LiteraLivre Vl. 2 - nº 11 – Set/Out. de 2018
Cantos
Ernane Reis Gonçalves
Carmo do Cajuru,/MG
O azulão, cantando bonito, é atrapalhado pelo pardal, com sua voz irritante
de taquara rachada.
— Por que você insulta o meu ouvido, com este grito, mais grito do que
canto?
— É que eu só sei cantar assim, uai, disse cabisbaixo o pardal.
— Pois vai cantar pra lá, seu merda! Não atrapalhe a minha sinfonia!
Assim dizendo o azulão buscou no fundo da alma as mais doces notas do
seu canto espetacular. Sem se condoer da mágoa que causava ao pobre pardal.

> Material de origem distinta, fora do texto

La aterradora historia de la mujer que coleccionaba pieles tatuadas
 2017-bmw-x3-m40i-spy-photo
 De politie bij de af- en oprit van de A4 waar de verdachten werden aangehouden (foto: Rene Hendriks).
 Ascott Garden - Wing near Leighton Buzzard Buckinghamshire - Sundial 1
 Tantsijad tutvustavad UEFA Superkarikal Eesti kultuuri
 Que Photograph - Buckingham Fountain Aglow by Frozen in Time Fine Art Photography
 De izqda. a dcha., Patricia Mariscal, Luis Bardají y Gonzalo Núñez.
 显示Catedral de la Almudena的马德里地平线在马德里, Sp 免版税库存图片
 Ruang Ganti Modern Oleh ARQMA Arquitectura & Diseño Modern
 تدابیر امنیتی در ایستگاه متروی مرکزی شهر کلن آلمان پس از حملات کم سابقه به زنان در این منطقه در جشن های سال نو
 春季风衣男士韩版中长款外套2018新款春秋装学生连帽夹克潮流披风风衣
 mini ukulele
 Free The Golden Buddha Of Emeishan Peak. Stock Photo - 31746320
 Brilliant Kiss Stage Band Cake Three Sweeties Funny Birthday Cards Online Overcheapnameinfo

Desconsolado, o pardal voou para longe. Uma andorinha da torre, que
ouviu a zombaria e percebeu a tristeza do pardal, proferiu:
— Volta lá, bobo e convida o azulão pra cantar para você, lá no campo de
futebol vazio, ou na escola repleta de crianças, ou na roça, ou no poste do
semáforo da esquina. Depois de convidá-lo você não se sentirá magoado. Até
pelo contrário.
Assim fez o pardal. Convidou o azulão de canto bonito para cantar para ele,
lá no campo de futebol vazio, lá na escola repleta de crianças, na roça, ou no
poste do semáforo da esquina
— Não posso, disse o azulão. Você não percebe que o meu dono não me
deixa sair?
— Dono!? O quê que é isso?
— O homem que me criou, que criou meus pais e também meus avós. Eu
não posso sair daqui e, mesmo que pudesse, nem sei como conseguir comida.
Morreria logo, de fome, ou nas garras de um gato qualquer.
— Ah! Você está preso?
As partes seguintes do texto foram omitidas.